Yoga Vasistha [English], Volume 1-4

by Vihari-Lala Mitra | 1891 | 1,121,132 words | ISBN-10: 8171101519

The English translation of the Yoga-vasistha: a Hindu philosophical and spiritual text written by sage Valmiki from an Advaita-vedanta perspective. The book contains epic narratives similar to puranas and chronologically precedes the Ramayana. The Yoga-vasistha is believed by some Hindus to answer all the questions that arise in the human mind, an...

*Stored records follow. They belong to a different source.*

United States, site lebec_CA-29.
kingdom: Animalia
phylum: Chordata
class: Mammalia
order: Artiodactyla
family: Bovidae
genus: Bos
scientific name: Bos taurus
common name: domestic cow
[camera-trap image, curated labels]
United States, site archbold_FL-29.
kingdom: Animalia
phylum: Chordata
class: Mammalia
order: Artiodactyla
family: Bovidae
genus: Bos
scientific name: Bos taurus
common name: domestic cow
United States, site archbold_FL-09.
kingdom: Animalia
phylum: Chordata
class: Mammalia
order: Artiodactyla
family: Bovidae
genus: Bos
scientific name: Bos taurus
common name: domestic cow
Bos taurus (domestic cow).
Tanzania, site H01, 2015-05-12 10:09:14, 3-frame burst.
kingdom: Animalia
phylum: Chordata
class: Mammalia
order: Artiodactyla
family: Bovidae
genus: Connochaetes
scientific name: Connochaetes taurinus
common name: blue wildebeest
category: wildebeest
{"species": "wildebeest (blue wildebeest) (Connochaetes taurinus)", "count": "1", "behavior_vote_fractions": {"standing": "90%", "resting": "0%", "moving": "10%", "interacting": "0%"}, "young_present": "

Chapter XL - On the quiescence of the soul

Argument:—God is not manifest in the world, nor is the world manifested in God; but both these appear by turns in the soul of the living-liberated person.

Vasishtha continued:—

1. [Sanskrit available]
The sight of things, actions of the mind, the internal faculties and perceptions of the senses, being all of a superphysical nature, the true states of these categories are far removed from our knowledge, and present but a faint appearance of theirs unto us.

2. [Sanskrit available]
The minuteness of the superphysical or in totals, is outstretched in the forms of external or physical objects; but this extended appearance of the outer world, is a mere error (and creation of our false imagination).

3. [Sanskrit available]
But when this external nature disappears and subsides in the inner soul, it is then that this phenomenal world is absorbed like a dream in the sound sleeping state of the soul.

4. [Sanskrit available]
Our enjoyments and our greatest ailments on earth, and our kindred and relations are our strongest bondages here; our wealth is for our bale and woe, therefore hold yourself to yourself alone (and mind not about all others).

5. [Sanskrit available]
Know your felicity to consist, in your communion with yourself; and that you lose yourself, by your familiarity with the world. Participate with the supreme vacuum, be calm and quiet like it, and do not disturb yourself like the turbulent air or wind. (So Hafiz and the Persian mystics: If thou seekest thyself, then seek not [but] forsake all others).

6. [Sanskrit available]
I know not myself, nor do I understand what this visible and mistaken world may mean; I am absorbed in the calm and quiet Brahma, and feel myself as the sound Brahma himself.

7. [Sanskrit available]
You behold me as another person, and address me with words thou &c. in the second person; but I find myself as calm and quiet as the transcendent vacuum itself.

8. [Sanskrit available]
It is in the vacuous sphere of the divine soul, that you view the false appearances (of things), as are produced therein by the misconceptions of your mind; and these errors are continually rising in your mind, in the manner of the erratic trepidations in the mind.

9. [Sanskrit available]
The tranquil soul of Brahma, knows (has) no effort of creation in it;nor doth the nature of creation, know the quiescent nature of Brahma. It is as the soundly sleeping soul knows no dream, nor does the dreaming man know the state of sound sleep. (The nature of Brahma is one of profound sleep, and that of creation is no other than a dream).

10. [Sanskrit available]
Brahma is ever wakeful, and the world is no other than a waking dream, and the living liberated man knows, the phenomenon as a reflection of the noumenon in his tranquil understanding.

11. [Sanskrit available]
The intelligent man well knows the true state of things in the world, and holy men are as quiet in their souls as the autumnal sky with a moving cloud.

12. [Sanskrit available]
The erroneous conception of one's egoism or personality, and that of the existence of the world; is like the impression of the relation of a battle, preserved in one's memory or as pictured in his imaginations; in both cases truth and falsehood are found to be blended together.

13. [Sanskrit available]
The phenomena of the world, which is neither exhibited in the divine spirit, as an intrinsic or subjective part of itself nor has it a viewer (or subjective framer) for itself; which is neither a vacuity nor even a solidity of its nature; cannot be otherwise than an erroneous conception of the mind.